The federal Environmental Protection Agency, which manages the cleanup of the old Wyckoff creosote treatment plant at Bainbridge Island’s Pritchard Park, announced this week it would move ahead with treating the site by injecting a cement slurry into the soil there to treat 267,000 cubic yards of contaminated soil and groundwater.

In the treatment, a large-diameter auger drills into the ground, along the way injecting the slurry in a column from the surface down deep into the soil, said Helen Bottcher, the EPA’s site manager. After about a month, the treated areas will become a solid, concrete monolith that prevents remaining contaminants from leaching out into groundwater.

Roughly 650,000 gallons of oily contamination remain in the ground at the site — evidence of the old treatment plant that once operated there — the vast majority of which will be treated with the slurry, according to the EPA.

“It’s not as hard a concrete as a street or a sidewalk, but it is very stable and the most important thing is that we’ll encapsulate and contain the contaminants,” Bottcher said.

The concrete will then be protected and could easily last hundreds of years, Bottcher said. An impermeable cap, which could be a thick layer of plastic or tightly compacted clay, will be placed over the treated areas to keep rainwater from filtering down through the soil, she said. A clean layer of soil will then be added so grasses and shrubs can be planted and the area can eventually be reopened as a park.

The state’s Department of Ecology has operated a water treatment plant that pumps and cleans groundwater at the site since 2012. Turning the soil to concrete and freezing the contamination in place would allow the state to stop its treatment operations and save about $750,000 in annual operations costs, according to the EPA.

Previously the EPA had attempted to clean the site using a steam-injection system, but a pilot project found that method didn’t work. As part of its announcement this week, the EPA said it would have equipment from that initial test and other debris removed from the site.

After a final design has been selected, the EPA estimates it will take eight to 10 years to do the work. If the work stays on schedule and there are no delays in funding, it’s estimated that construction will be finished in 2032, Bottcher said.

“This is going to take awhile,” she said.

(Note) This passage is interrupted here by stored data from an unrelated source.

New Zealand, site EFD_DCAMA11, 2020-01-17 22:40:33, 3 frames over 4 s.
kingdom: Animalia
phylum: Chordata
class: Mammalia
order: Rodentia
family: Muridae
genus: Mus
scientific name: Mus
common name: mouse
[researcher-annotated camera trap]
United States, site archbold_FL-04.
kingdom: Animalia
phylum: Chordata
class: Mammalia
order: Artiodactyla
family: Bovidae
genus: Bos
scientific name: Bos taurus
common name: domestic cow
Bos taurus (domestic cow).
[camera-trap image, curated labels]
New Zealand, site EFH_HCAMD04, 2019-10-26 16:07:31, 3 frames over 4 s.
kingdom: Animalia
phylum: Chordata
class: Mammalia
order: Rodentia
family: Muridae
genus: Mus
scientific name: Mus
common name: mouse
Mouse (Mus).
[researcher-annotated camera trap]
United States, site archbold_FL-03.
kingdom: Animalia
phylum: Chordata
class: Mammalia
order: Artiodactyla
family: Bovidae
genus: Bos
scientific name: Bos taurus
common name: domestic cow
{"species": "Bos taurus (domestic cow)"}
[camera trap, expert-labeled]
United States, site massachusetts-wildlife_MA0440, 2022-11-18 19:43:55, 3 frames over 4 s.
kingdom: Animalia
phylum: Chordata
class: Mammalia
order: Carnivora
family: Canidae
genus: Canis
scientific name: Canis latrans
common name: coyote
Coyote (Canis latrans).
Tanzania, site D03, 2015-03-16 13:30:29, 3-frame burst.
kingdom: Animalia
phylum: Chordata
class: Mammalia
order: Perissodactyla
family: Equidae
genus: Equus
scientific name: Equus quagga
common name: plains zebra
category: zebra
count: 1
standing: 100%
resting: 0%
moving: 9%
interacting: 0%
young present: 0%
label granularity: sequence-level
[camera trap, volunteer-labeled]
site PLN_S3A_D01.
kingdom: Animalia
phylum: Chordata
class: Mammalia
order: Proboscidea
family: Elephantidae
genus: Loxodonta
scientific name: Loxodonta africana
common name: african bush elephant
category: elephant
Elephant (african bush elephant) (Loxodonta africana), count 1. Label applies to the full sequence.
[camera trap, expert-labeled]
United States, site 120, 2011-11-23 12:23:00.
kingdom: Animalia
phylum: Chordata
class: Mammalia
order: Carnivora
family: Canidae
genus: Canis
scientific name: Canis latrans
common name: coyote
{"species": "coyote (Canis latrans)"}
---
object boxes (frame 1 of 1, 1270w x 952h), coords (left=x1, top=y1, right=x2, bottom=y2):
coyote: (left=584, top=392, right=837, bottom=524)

The EPA also said it planned to have a new underground wall installed on the south side of the treatment area to completely seal it off from the surrounding environment and prevent groundwater from entering that space. A deep, U-shaped steel wall currently surrounds the west, north and east sides of that area but is rusting. The Army Corps of Engineers is designing a new wall that will reinforce the existing structure, Bottcher said.

Most immediately, the agency plans to have Creosote Place, an access driveway that runs from Eagle Harbor Drive down to the treatment facilities, rebuilt so it can better accommodate large trucks. Construction on that project is set to begin in the first months of 2020, Bottcher said.